By 'societies', I'm not talking large scale, but I think a couple on their own is not enough (and what about those of us who are not called, or suited, to the institution of marriage?). I'm talking about something far more akin to the old band-tribe structure. A small group, maybe 20 strong, comprising of couples, their children, attached singles etc, which may or may not be anchored by a Fisher King. The thing with Anglos is, we're not inclined towards clannish extended family groups, and whatever route we pursue has to work with that.
I also think there's still room for developing resources that can help these groups. After all, your website is still up, so we're not at the stage yet where you can't publish stories and essays anywhere. Starting new schools and universities is out, but providing syllabuses for homeschooling and facilitating reading groups for discussion is not. Horizontal UN-versities, not vertical universities.
@C -
ReplyDelete" I'm talking about something far more akin to the old band-tribe structure. A small group, maybe 20 strong, comprising of couples, their children, attached singles etc, which may or may not be anchored by a Fisher King. "
The thing is, such things have been *advocated* since That Hideous Strength, especially since the 1960s. It 'makes sense' but it just doesn't happen. Somehow these groups either don't get started, or are weak and collapse - within group forces of cohesion are less effective than in the past.
I mean that such groups as you envisage should (to be valuable and something new) be much more than friendships of mutual expedience; they would need to be capable of evoking the same mutuality of self-sacrifice as quite routinely happens in families - such moving house, moving region (or even country) to be near to grandchildren and help look after them; giving up work to help an invalid; giving up vacations to stay with a sick person; spending a high proportion of income on the others (eg. paying someone else's college fees over several years, as happens for one's children) etc.

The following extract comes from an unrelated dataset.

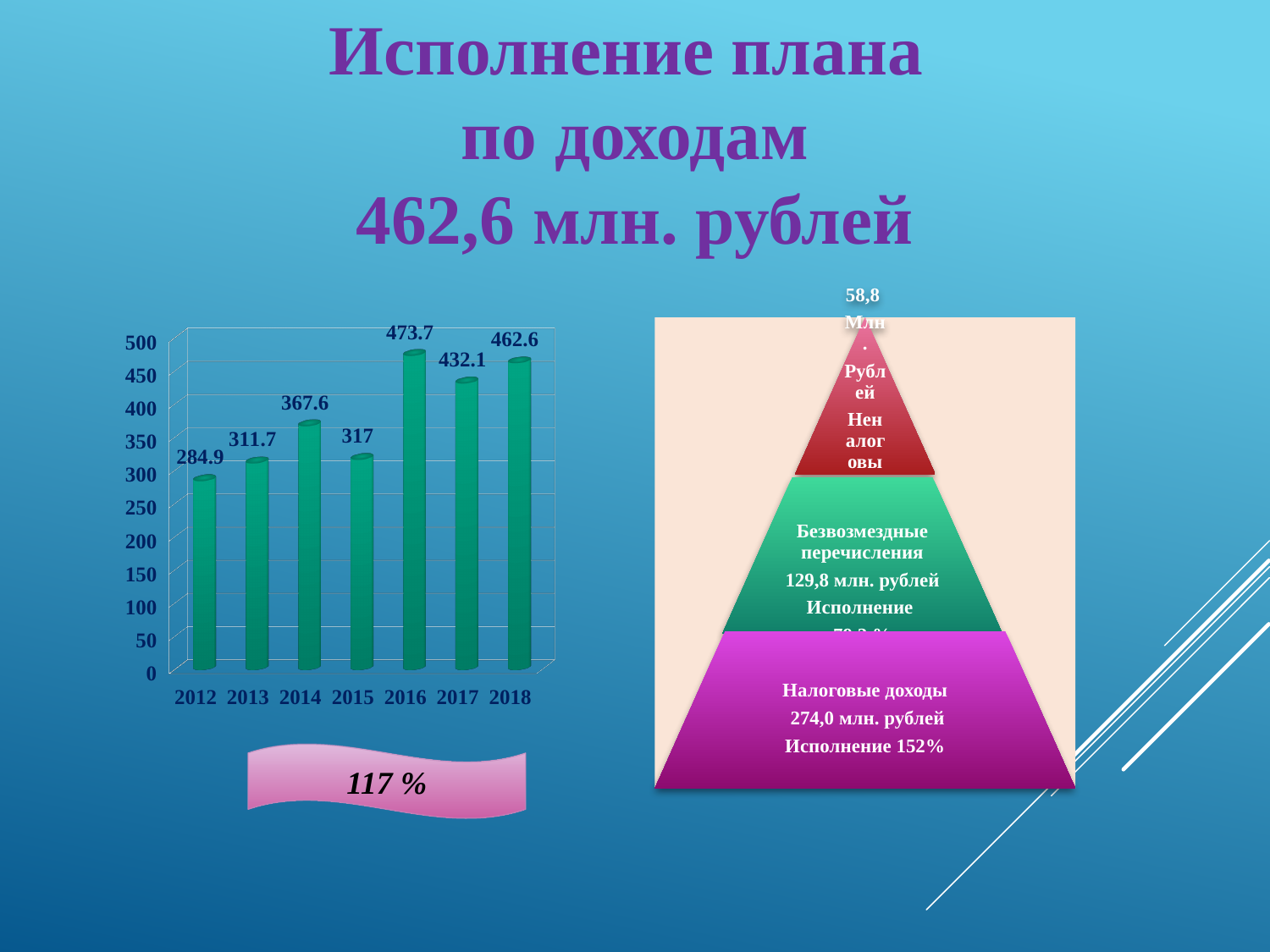
How many years are shown in the bar chart? 7 In the bar chart, what is the value for 2012? 284.9 In the bar chart, which year has the larger value, 2014 or 2015? 2014 In the bar chart, which year has the lowest value? 2012 In the bar chart, which year has the highest value? 2016 In the bar chart, what is the difference between the values for 2016 and 2015? 156.7 In the bar chart, do the values rise or fall from 2012 to 2014? rise In the bar chart, is the value for 2013 greater or less than 300? greater In the bar chart, what is the value for 2016? 473.7 In the bar chart, what is the value for 2018? 462.6 What kind of chart is shown on the left of the slide? bar chart In the bar chart, what is the difference between the values for 2018 and 2017? 30.5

It seems that people have changed. Many things that are 'theoretically possible' are actually not possible - or, at any rate they don't happen; and keep on not happening. Non-relations are not treated as relations - except where there is some kind of encapsulated traditional religion - monasteries, or Amish type communities); but these have always been available and have been (are being) rejected by the masses, and indeed by theoretical traditionalists. Again, it 'could' happen - but doesn't - probably it can't happen, not really.